Bright Data (Residential & ISP, $8.40/GB) and Shifter (Residential (Rotating), $12.99/5 IPs/mo) both target serious proxy users, but they win on different axes. Bright Data is cheaper ($8.40/GB vs $12.99/5 IPs/mo) — roughly 2× the gap.
Bright Data operates the world's largest disclosed residential proxy network. Their compliance infrastructure makes them the default for regulated industries. At $8.40/GB they are 12x more expensive than Cheapest-Proxies.
Shifter has pivoted to residential backconnect proxies with good rotation quality. However the per-IP monthly pricing model becomes very expensive at scale compared to Cheapest-Proxies.
Bright Data vs Shifter: the numbers
Spec-by-spec
| Price | $8.40/GB vs $12.99/5 IPs/mo |
|---|---|
| Pool size | 72M+ IPs vs 31M+ IPs |
| Countries | 195 vs 195 |
| Uptime | 99.8% vs 99.0% |
| Speed | Fast vs Moderate |
| Support | Business Hours + Enterprise vs Live Chat |
| Anonymity | High vs High |
| Rating | 4.7★ vs 4★ |
Bright Data wins on
- Largest disclosed residential pool (72M+ IPs)

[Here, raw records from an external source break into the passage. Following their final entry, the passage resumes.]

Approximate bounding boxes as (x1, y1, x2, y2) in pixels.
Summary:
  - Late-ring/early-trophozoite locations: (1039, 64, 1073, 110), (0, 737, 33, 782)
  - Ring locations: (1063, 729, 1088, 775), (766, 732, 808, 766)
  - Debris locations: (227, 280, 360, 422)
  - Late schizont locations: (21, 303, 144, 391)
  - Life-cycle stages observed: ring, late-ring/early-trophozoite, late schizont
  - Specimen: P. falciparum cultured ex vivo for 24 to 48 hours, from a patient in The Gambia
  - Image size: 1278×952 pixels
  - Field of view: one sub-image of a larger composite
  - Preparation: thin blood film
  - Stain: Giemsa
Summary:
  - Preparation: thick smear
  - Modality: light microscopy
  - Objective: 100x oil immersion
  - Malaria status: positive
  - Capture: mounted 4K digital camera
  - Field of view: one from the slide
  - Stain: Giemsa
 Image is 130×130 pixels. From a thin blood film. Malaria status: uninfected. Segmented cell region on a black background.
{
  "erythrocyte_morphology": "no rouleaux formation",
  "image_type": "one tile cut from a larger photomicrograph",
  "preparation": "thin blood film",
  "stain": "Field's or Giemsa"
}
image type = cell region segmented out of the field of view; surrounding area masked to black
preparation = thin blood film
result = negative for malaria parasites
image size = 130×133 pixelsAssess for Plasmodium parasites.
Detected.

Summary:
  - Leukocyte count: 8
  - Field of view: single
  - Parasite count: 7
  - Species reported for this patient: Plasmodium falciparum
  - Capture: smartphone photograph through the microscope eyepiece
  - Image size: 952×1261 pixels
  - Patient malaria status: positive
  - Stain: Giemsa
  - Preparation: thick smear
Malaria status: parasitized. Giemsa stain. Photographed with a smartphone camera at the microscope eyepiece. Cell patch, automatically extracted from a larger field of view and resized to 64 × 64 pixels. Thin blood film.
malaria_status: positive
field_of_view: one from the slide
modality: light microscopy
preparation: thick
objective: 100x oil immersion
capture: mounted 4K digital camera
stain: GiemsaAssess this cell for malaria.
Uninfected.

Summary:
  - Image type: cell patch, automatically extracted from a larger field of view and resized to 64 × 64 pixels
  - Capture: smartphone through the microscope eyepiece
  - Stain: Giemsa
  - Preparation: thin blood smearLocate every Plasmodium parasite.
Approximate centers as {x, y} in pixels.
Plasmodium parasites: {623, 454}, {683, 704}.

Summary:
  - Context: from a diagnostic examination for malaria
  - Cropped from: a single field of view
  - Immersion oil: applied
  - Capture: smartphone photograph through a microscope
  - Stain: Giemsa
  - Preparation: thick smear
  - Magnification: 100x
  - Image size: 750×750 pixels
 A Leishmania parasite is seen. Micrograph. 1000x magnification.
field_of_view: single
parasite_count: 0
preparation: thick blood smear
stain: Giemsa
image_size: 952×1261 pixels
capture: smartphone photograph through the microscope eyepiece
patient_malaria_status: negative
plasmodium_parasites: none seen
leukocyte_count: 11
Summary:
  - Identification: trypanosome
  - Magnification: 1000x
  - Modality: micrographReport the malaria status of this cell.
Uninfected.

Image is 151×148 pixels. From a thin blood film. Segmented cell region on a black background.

- Strict ethical sourcing and compliance
- Excellent developer tooling and APIs
- Dedicated enterprise support
Shifter wins on
- 31M+ residential IPs
- 195 countries covered
- Good rotation speeds
- Backconnect architecture
Verdict
Our pick: Bright Data. It edges ahead on our rating (4.7★ vs 4★) and is cheaper at $8.40/GB. That said, choose Shifter if you specifically need 31m+ residential ips.
Our take: match the proxy type to the target, keep sessions sticky where you need continuity, and never overpay for capacity you won't use.
Frequently asked questions
Is Bright Data or Shifter cheaper?
Which is better, Bright Data or Shifter?
What pool sizes do they offer?
How much should this cost?
For most buyers, the winning move is to start on the lowest verified price with a large pool, then scale once success rates hold.